RECORDS PROVIDED.
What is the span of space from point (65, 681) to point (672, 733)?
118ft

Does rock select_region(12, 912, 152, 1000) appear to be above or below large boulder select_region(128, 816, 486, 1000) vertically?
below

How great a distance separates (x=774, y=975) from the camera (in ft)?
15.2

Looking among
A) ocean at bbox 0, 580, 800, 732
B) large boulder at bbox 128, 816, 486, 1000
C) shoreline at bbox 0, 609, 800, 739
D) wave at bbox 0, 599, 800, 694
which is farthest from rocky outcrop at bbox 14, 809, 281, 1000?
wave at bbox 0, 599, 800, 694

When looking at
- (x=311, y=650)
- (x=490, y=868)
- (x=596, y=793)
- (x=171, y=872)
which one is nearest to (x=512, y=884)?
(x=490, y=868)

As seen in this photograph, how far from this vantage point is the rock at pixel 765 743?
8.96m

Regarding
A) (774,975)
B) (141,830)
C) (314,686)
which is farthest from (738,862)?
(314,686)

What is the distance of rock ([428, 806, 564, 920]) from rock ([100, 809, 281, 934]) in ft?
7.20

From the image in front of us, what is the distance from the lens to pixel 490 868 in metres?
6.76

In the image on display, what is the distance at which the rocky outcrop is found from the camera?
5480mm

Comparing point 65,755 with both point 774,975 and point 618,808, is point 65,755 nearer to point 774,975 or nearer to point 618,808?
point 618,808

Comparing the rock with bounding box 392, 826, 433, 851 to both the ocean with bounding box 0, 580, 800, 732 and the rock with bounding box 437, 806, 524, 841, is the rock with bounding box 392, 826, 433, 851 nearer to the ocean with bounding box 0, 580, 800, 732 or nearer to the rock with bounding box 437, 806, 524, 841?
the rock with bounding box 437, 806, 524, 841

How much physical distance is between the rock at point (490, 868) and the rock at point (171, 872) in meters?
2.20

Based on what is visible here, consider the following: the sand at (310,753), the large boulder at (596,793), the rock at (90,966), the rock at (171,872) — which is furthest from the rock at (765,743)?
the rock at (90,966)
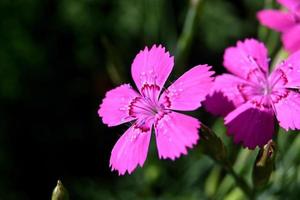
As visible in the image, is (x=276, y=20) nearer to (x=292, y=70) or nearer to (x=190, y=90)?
(x=292, y=70)

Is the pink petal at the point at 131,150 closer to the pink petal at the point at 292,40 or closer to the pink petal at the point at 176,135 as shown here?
the pink petal at the point at 176,135

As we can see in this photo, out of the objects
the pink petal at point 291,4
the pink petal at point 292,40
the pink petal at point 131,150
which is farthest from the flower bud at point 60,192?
the pink petal at point 291,4

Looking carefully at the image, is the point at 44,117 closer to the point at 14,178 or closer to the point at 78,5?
the point at 14,178

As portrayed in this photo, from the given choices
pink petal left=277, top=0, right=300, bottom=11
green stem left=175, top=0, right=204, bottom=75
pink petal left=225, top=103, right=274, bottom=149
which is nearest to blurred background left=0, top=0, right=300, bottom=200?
green stem left=175, top=0, right=204, bottom=75

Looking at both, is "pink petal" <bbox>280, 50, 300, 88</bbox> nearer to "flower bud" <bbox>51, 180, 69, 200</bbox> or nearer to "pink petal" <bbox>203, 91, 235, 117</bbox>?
"pink petal" <bbox>203, 91, 235, 117</bbox>

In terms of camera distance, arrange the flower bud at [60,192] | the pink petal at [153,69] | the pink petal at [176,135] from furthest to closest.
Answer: the pink petal at [153,69]
the flower bud at [60,192]
the pink petal at [176,135]

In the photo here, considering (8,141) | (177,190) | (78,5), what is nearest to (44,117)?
(8,141)
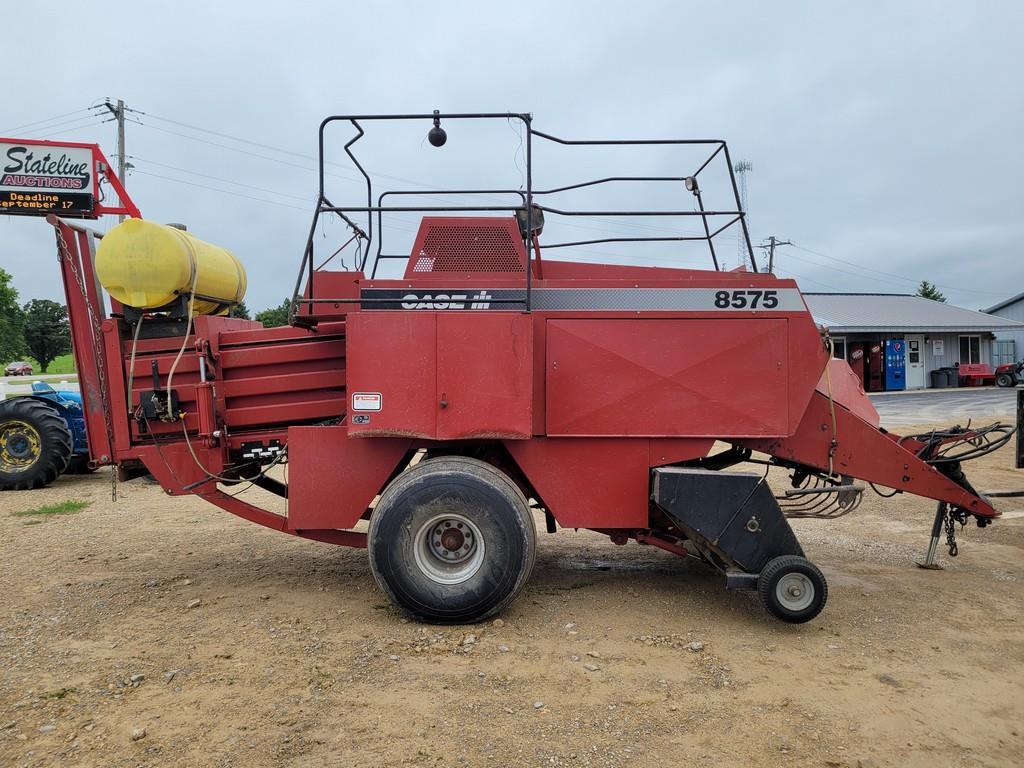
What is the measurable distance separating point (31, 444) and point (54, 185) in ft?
20.4

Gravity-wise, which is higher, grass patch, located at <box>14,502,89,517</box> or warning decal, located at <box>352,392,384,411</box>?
warning decal, located at <box>352,392,384,411</box>

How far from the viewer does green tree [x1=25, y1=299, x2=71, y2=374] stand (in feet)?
188

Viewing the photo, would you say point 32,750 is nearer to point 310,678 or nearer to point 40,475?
point 310,678

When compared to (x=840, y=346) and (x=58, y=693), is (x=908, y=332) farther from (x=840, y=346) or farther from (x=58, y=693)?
(x=58, y=693)

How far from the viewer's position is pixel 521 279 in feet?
14.5

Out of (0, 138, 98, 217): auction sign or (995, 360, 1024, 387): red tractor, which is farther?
(995, 360, 1024, 387): red tractor

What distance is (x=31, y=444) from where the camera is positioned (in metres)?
9.63

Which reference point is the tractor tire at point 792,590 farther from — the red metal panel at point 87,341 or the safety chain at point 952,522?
the red metal panel at point 87,341

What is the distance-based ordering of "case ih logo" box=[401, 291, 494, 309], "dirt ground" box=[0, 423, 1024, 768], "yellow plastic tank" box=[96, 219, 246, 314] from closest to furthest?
"dirt ground" box=[0, 423, 1024, 768] < "case ih logo" box=[401, 291, 494, 309] < "yellow plastic tank" box=[96, 219, 246, 314]

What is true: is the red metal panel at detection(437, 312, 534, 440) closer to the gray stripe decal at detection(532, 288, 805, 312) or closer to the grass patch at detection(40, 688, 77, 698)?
the gray stripe decal at detection(532, 288, 805, 312)

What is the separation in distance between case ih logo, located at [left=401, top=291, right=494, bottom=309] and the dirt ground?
79.7 inches

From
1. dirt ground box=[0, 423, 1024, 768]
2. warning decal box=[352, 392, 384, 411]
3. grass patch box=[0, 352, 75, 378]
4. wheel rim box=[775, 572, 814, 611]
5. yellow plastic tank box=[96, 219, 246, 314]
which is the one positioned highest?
grass patch box=[0, 352, 75, 378]

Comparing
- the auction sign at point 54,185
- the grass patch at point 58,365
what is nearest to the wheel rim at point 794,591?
the auction sign at point 54,185

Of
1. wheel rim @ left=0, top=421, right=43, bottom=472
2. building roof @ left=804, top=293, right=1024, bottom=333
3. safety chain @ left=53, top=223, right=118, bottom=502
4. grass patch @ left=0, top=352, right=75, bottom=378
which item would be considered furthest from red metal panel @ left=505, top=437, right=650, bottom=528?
grass patch @ left=0, top=352, right=75, bottom=378
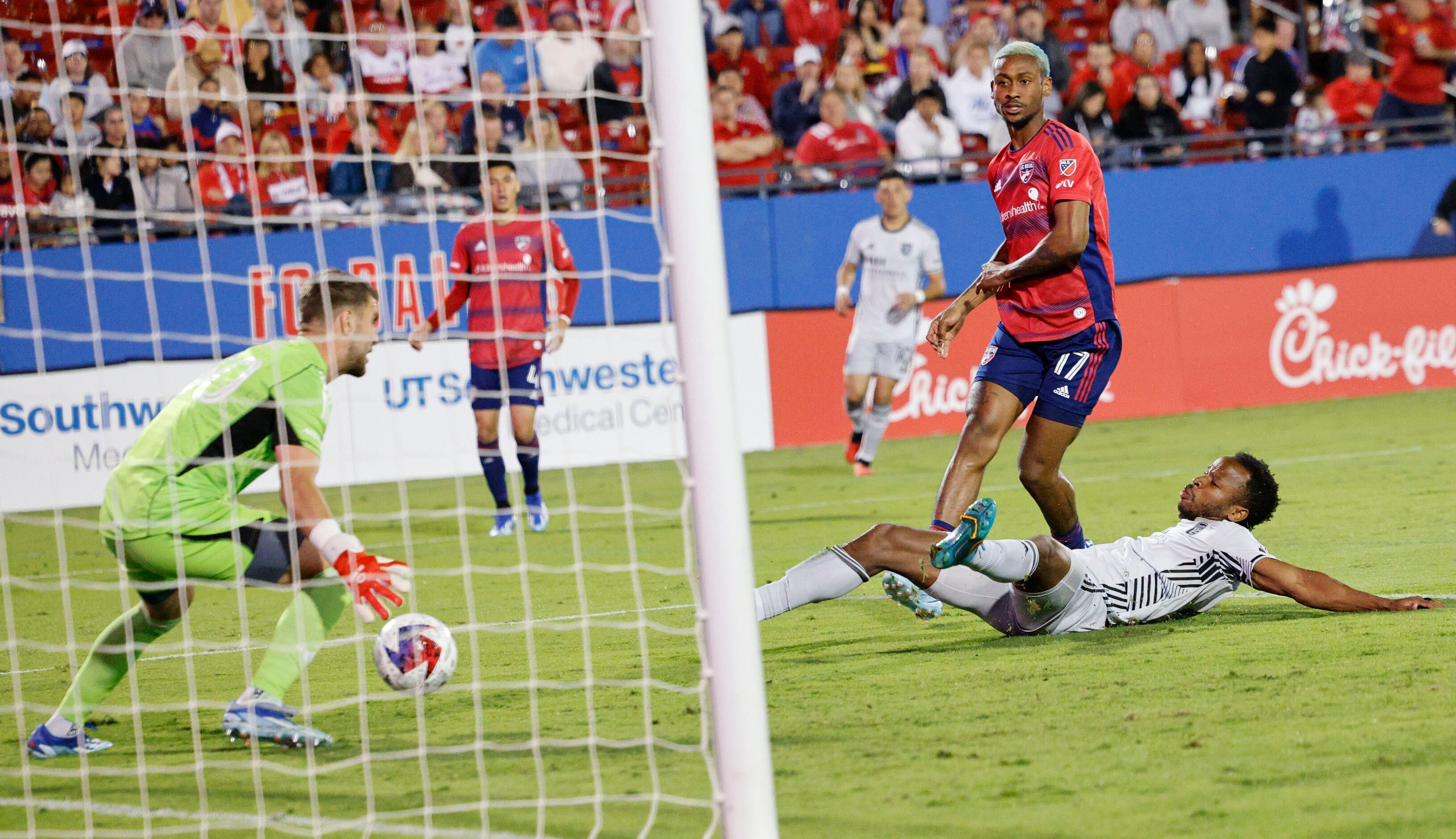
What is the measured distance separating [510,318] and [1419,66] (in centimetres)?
1069

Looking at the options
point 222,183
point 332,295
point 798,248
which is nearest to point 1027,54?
point 332,295

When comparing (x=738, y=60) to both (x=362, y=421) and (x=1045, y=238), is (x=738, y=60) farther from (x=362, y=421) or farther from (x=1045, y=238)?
(x=1045, y=238)

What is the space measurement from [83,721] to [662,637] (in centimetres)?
222

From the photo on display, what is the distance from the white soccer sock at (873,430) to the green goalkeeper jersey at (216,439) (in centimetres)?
759

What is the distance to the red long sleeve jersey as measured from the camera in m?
10.1

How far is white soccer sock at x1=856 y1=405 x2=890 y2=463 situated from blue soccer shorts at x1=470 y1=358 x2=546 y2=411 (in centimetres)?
297

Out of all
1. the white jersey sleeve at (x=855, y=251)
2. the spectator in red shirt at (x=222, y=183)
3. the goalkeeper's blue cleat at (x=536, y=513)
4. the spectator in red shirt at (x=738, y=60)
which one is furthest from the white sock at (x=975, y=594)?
the spectator in red shirt at (x=738, y=60)

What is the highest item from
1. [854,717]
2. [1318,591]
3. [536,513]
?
[1318,591]

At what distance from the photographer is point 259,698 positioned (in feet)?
16.0

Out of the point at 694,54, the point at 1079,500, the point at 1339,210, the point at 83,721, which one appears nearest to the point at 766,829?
the point at 694,54

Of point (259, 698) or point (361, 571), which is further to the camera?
point (259, 698)

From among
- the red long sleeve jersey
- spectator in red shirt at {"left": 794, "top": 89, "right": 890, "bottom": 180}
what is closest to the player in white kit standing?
the red long sleeve jersey

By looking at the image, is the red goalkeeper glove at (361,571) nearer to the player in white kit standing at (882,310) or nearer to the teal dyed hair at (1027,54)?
the teal dyed hair at (1027,54)

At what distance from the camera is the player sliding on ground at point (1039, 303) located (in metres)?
5.80
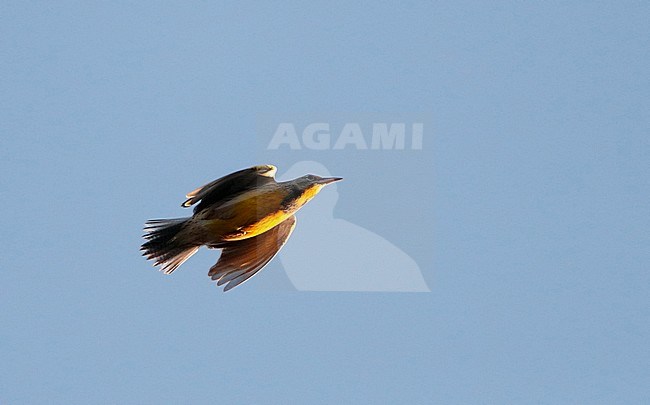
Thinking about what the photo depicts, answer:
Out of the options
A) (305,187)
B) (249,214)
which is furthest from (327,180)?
(249,214)

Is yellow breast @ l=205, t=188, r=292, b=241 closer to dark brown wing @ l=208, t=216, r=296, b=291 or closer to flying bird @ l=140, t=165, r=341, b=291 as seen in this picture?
flying bird @ l=140, t=165, r=341, b=291

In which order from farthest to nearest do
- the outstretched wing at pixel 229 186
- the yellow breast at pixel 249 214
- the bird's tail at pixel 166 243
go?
the bird's tail at pixel 166 243, the outstretched wing at pixel 229 186, the yellow breast at pixel 249 214

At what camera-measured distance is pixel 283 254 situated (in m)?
15.9

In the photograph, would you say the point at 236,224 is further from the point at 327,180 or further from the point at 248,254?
the point at 327,180

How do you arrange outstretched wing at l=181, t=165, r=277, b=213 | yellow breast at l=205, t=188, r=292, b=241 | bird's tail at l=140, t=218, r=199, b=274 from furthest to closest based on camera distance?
bird's tail at l=140, t=218, r=199, b=274, outstretched wing at l=181, t=165, r=277, b=213, yellow breast at l=205, t=188, r=292, b=241

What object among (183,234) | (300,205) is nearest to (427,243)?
(300,205)

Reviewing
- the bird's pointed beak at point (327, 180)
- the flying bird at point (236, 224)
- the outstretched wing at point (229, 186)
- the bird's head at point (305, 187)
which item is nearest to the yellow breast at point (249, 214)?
the flying bird at point (236, 224)

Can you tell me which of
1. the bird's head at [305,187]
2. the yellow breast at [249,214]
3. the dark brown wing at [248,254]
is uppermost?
the bird's head at [305,187]

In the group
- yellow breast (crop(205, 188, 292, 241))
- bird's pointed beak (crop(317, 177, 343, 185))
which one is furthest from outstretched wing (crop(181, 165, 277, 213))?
bird's pointed beak (crop(317, 177, 343, 185))

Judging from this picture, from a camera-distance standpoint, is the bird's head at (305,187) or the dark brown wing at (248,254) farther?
the dark brown wing at (248,254)

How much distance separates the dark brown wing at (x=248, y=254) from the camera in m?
15.5

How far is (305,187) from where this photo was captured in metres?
14.8

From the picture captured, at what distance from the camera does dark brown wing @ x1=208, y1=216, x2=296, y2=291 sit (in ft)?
50.8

WHAT YOU HAVE TO DO.
Reproduce the portion of the lines above that starts with the line containing "What is the distance-based" and ends with the line containing "1024, 768] <", both included, without altering anything.

WRITTEN SOLUTION.
What is the distance-based ordering of "case ih logo" box=[401, 291, 494, 309], "dirt ground" box=[0, 423, 1024, 768], "yellow plastic tank" box=[96, 219, 246, 314] from closest to furthest?
"dirt ground" box=[0, 423, 1024, 768] < "case ih logo" box=[401, 291, 494, 309] < "yellow plastic tank" box=[96, 219, 246, 314]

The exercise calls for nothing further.